There’s a very cool connection between the High Republic and The Rise of Kylo Ren

In the latest novel from the High Republic era, set 200 years before The Phantom Menace, the heroes arrive at a previously abandoned space station in the wake of the Great Disaster.

As such, Into the Dark by Claudia Gray sees the majority of the book take place on this space station, with four Jedi and the three-person crew of their ship exploring the mysteries of this place. The station is lush with planet life and surrounded by a number of rings to explore. Throughout the course of the book, they discover a number of the station’s secrets: it’s a place filled with the dark side of the Force and killer plants called the Drengir (who are themselves strong in the dark side); it’s a place the ancient Amaxine warriors used to stage their attacks on others; the rings give a unique opportunity of hyperspace travel through the use of pods; the Byne Guild uses the station as an outpost; and more.

But you may be surprised to learn that this actually isn’t the first time we’ve had a Star Wars story set on this station. In fact, over two centuries after Into the Dark takes place, this luscious space station is inhabited by Snoke when Ben Solo visits him.

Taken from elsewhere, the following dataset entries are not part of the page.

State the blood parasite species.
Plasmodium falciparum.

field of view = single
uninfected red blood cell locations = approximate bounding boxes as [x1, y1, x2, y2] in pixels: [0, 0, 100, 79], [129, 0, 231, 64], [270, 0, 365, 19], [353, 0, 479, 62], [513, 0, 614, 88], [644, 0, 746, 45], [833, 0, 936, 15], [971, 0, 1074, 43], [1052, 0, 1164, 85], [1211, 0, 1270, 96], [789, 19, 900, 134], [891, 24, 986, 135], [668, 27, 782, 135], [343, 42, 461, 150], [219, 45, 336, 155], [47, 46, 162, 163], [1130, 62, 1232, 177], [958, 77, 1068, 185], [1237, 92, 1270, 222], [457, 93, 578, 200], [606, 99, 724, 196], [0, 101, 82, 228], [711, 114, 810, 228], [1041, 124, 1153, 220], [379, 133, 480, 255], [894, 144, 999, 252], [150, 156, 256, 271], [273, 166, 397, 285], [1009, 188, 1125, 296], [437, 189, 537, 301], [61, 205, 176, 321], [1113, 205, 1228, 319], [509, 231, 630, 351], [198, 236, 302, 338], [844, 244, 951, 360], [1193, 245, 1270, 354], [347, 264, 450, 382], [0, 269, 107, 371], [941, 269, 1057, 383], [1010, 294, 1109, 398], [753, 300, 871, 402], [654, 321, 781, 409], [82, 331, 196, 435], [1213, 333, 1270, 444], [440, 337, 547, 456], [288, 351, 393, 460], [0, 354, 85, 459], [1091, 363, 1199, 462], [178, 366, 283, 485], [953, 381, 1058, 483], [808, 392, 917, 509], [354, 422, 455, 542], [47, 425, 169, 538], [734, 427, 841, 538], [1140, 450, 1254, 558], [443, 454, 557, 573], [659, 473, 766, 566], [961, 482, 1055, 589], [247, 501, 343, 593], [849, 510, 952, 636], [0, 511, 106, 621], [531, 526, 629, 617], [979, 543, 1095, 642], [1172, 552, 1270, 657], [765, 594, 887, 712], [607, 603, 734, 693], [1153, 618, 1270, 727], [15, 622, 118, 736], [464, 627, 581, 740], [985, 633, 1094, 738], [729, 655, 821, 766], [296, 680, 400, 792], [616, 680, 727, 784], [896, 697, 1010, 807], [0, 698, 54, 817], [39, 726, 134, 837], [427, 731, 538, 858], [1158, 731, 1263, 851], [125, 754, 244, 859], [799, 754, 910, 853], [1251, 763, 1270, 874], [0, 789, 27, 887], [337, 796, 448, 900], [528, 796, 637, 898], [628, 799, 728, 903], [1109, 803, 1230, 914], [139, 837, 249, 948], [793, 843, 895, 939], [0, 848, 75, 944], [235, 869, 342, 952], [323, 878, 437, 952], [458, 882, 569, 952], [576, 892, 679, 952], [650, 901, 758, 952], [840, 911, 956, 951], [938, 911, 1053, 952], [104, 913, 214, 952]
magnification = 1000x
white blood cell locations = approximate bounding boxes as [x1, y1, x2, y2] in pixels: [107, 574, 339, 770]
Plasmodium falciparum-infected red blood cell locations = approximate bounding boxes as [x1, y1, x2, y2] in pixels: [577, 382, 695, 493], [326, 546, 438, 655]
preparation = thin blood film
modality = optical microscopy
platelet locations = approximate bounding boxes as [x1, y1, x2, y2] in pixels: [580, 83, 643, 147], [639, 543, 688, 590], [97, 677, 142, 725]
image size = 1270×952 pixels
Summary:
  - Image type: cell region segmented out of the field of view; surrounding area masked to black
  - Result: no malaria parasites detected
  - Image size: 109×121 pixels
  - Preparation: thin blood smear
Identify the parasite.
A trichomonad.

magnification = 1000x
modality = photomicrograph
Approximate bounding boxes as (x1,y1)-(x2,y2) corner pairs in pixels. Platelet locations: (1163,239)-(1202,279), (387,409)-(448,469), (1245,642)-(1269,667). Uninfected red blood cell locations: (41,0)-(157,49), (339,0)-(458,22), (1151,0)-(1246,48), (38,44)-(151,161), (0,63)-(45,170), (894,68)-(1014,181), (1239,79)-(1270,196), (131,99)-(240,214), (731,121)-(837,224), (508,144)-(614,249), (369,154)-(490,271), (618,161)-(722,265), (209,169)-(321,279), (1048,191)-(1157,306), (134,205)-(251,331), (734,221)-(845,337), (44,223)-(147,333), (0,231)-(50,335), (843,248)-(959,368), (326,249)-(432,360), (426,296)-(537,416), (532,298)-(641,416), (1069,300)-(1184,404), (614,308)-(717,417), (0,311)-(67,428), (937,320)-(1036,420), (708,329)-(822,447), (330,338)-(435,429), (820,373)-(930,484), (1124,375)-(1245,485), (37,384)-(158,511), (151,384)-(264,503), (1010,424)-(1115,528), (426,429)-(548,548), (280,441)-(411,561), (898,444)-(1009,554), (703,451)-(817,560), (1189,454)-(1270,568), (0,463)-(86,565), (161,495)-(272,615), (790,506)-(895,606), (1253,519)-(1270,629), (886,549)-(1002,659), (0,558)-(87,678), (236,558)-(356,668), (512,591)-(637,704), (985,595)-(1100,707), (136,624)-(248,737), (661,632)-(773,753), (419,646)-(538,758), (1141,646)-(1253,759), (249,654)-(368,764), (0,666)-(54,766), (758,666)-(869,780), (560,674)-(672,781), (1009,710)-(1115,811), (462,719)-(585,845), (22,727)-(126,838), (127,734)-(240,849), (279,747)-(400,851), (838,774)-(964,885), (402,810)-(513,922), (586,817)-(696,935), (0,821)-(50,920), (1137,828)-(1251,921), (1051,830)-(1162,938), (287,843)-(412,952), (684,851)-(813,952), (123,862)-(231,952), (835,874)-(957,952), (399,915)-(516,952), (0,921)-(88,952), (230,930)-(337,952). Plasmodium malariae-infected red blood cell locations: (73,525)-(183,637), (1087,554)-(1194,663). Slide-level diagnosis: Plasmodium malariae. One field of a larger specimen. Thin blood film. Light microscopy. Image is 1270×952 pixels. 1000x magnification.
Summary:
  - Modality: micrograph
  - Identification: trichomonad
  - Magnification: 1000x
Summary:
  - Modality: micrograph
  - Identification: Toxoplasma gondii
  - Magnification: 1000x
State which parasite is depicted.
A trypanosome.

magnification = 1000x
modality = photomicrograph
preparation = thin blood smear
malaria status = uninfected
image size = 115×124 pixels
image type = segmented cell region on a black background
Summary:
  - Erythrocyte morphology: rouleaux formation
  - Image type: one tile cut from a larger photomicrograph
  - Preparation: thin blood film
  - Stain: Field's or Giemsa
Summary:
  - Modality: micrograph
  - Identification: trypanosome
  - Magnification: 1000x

The tremendous comic mini-series The Rise of Kylo Ren, written by High Republic author Charles Soule, tells the story of Ben Solo’s fall to the dark side. In the first issue, we see him turn against Luke Skywalker and the resulting aftermath, as he flees the scene. But he doesn’t feel like he can go home to his mother, and instead heads off somewhere else: this station, where he meets Snoke. In the second issue, Snoke and Solo talk and walk through the gardens, before Ben heads off to find the Knights of Ren. Speaking of this place, Snoke tells Ben:

“I am very fond of it. The people who built it were trying to hold back the dark. That was the entire point. To create an oasis of light here in the great shadow. You see how well it worked. You see what denying the nature of things brought them.”

He says this as we see skeletal remains, with vines growing through them. Amidst the beauty and life that surrounds them, the skeletons are a reminder that this place is nonetheless touched by the darkness. This novel fills that in more, as we know that the Drengir inhabit the world. Are they still around at the time Snoke and Ben are there? It’s impossible to know right now, but I wouldn’t be too sure that they’re gone. And it makes sense for Snoke to be there, as it seems like a place strong in the dark side yet appearing beautiful – the perfect location for him to dwell while waiting for Ben Solo to come to him.

There’s a lot we don’t know about Snoke still, especially since when Ben sees him in this comic he remarks about what Luke Skywalker had done to him. But it wouldn’t surprise me if Snoke knew about the significance of this place, and that probably means that Palpatine did too.

It’s a very cool connection, one minor enough that you don’t need to know it to enjoy either story, but one that makes it all the richer and the connections all the stronger. I love it when we see the inner-connectivity of Star Wars storytelling like this!